Und nun? Marodieren Impfgegner durch die Straßen, steigt der Ärger über Spritpreise von mehr als 2,70 Euro? Liegt der Lackmustest für gute Regierungsarbeit darin, wie oft Finnen billig an den Ballermann können? Kantola erzählt von den relativ geringen Einkommen, dem Umstand, dass Wohnungen klein sind, immer teurer werden. Kompensiert würde das und auch das Empfinden von sozialer Spreizung noch durch kostenlose Gesundheitsversorgung, Bildung, den subventionierten Kulturbetrieb: „Von der Geburt bis zum Hochschulabschluss hat man doch immer ein positives Bild vom Staat.“ Aber 2023 sind Wahlen, Ministerpräsidentin Sanna Marin hat insbesondere Pflegeberufen, Krankenschwestern, Sozialarbeitern höhere Löhne, mehr Prestige versprochen.
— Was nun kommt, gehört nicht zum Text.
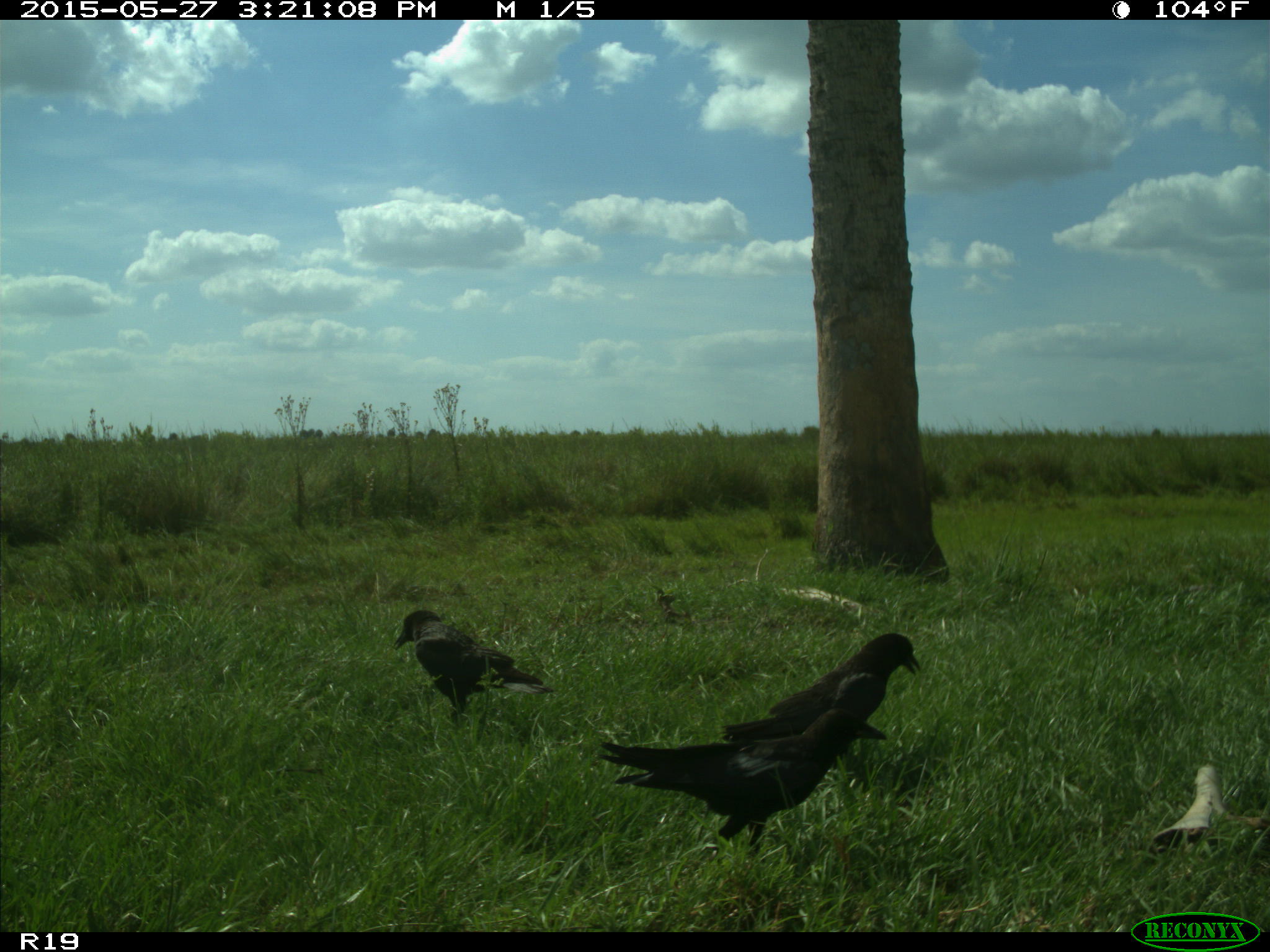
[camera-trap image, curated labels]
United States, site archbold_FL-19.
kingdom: Animalia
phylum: Chordata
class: Aves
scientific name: Aves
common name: birds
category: unidentified bird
Kantola neigt ihren Kopf etwas – da müsse sie langsam liefern.

Zurück zum PR-Programm, zu Wald und See. Der Ofen einer Rauchsauna ist angeheizt, noch werfen sich wenige Mücken über die Besucher. Genau genommen besteht die Journalistenreise aus einer Art Dreifaltigkeit des finnischen Glücks: baumbestandene Distanz zu Mitmenschen, Schwitzhäuser an Gewässern, Alkohol. Zumindest das kann als Rezept auch anderswo funktionieren.